A secular Christmas Day tradition is also likely to vanish this year: going to the movies. Many theaters just won’t be open. And there wouldn’t be much to see, anyway. The major releases planned for November or December 2020 that have already been pushed back into 2021 include Marvel’s The Eternals, Disney’s Raya and the Last Dragon, Godzilla vs. Kong, Will Smith’s King Richard, Chris Pratt’s The Tomorrow War, and the Fanning sisters’ The Nightingale. (There will still be plenty of Hallmark Christmas movies, though — the network announced 40 new releases for the 2020 season.)

While those living in states where the virus has been relatively under control over the summer have enjoyed some small degree of normalcy in socially distanced outdoor gatherings, in most states that won’t be feasible in December weather. The risks and hassles of travel will likely leave many families at home, often interfering with intergenerational gatherings of grandparents and grandchildren that is possible only through air travel — particularly since most grandparents are in a vulnerable age group for Covid-19. People living alone may have even more alone time in store.

On the bright side, maybe it’s easier to mute the blood pressure–raising political conversations that many families expect at Thanksgiving in an election year.
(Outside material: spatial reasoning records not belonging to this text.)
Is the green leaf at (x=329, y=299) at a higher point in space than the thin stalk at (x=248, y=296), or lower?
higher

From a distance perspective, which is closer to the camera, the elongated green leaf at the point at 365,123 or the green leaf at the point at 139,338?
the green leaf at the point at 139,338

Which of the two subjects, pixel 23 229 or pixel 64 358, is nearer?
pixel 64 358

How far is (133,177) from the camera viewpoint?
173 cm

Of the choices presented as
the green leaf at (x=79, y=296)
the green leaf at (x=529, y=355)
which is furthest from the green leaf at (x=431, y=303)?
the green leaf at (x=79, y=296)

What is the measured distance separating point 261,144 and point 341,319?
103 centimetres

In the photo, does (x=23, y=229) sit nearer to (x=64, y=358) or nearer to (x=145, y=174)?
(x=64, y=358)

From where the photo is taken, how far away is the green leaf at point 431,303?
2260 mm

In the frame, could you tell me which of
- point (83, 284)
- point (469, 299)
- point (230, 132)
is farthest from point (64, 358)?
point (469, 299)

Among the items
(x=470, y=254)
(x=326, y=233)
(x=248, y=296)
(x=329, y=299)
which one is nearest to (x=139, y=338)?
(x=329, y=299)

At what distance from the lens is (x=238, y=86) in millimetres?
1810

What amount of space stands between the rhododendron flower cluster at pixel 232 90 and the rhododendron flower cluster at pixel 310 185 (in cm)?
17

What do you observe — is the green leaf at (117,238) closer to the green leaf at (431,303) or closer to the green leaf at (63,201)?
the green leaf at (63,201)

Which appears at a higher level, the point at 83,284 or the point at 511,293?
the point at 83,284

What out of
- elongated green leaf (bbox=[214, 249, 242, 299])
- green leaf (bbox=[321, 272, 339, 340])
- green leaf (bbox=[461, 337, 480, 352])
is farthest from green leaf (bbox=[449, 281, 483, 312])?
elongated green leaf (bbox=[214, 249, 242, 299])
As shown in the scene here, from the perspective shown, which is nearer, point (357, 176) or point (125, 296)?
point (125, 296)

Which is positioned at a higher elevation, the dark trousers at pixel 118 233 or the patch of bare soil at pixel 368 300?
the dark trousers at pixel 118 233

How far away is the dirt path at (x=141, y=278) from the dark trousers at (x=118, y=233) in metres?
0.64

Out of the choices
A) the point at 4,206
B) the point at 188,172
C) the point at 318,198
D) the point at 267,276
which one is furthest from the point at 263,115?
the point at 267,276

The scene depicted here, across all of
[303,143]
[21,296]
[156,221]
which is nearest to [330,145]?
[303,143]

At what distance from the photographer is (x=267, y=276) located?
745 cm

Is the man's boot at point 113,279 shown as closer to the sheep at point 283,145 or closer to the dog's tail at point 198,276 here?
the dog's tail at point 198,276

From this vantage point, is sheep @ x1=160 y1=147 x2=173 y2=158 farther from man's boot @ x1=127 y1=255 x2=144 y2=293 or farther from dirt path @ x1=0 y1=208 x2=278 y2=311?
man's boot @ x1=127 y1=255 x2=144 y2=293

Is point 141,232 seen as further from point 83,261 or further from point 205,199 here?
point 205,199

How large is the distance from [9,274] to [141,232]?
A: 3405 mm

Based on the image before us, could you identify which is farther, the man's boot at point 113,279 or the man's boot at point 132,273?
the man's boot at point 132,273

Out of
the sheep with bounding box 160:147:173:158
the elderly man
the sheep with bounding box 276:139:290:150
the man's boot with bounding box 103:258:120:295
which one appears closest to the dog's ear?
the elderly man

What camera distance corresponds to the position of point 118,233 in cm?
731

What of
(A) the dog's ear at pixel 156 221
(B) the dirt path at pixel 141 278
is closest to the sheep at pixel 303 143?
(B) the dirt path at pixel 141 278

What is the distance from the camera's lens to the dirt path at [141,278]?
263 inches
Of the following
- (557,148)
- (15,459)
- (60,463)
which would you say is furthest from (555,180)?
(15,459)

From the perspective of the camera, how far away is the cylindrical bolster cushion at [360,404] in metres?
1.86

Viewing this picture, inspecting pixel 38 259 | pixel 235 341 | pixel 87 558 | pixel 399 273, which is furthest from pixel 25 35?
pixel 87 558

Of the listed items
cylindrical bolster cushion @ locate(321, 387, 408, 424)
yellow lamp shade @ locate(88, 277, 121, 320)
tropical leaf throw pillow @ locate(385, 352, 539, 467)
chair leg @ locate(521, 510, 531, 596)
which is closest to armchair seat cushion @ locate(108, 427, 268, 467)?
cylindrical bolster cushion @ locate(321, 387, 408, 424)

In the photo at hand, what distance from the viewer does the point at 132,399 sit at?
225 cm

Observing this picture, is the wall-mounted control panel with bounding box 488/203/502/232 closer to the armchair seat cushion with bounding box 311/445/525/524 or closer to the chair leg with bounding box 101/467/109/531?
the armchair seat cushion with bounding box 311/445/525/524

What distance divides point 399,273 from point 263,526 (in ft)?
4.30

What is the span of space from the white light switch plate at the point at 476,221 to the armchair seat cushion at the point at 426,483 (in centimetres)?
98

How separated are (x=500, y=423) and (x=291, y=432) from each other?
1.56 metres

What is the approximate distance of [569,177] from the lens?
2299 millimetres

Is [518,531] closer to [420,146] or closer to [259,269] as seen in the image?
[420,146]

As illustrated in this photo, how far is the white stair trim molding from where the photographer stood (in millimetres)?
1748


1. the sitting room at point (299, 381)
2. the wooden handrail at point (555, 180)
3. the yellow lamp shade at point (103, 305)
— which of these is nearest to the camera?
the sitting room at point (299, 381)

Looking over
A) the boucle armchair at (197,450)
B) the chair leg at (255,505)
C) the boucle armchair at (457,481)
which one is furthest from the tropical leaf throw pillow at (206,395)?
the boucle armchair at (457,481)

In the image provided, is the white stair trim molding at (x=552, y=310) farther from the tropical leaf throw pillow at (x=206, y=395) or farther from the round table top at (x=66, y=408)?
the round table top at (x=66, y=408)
If all of this sounds a bit depressing… well, aren’t the holidays always a time of spiked depression? Actually, no, says Dr. Maru Torres-Gregory, a therapist at the Family Institute at Northwestern University. “It’s not necessarily depression so much as sadness and loneliness and stress,” though for those already experiencing depression, it can be exacerbated. (And it’s important to note that the “holiday blues” should end with the season — if they don’t, professional help may be called for.)

Typical stressors include spending time with family, the prospect of having to spend money, and tension about taking time off work. “There’s a lot of people who dread having to spend time with family over the holidays,” says Torres-Gregory, and this year they may get their excuse to say no. But for others, that dread may be outweighed by the need for connection after so much social distance. “We’re so fatigued from being on our own. We all need human interaction, and a lot of us crave physical touch,” she says. “We all feel quarantine fatigue right now, but we need to make sure we don’t succumb to that so we don’t expose higher-risk family members or friends come the holiday season.”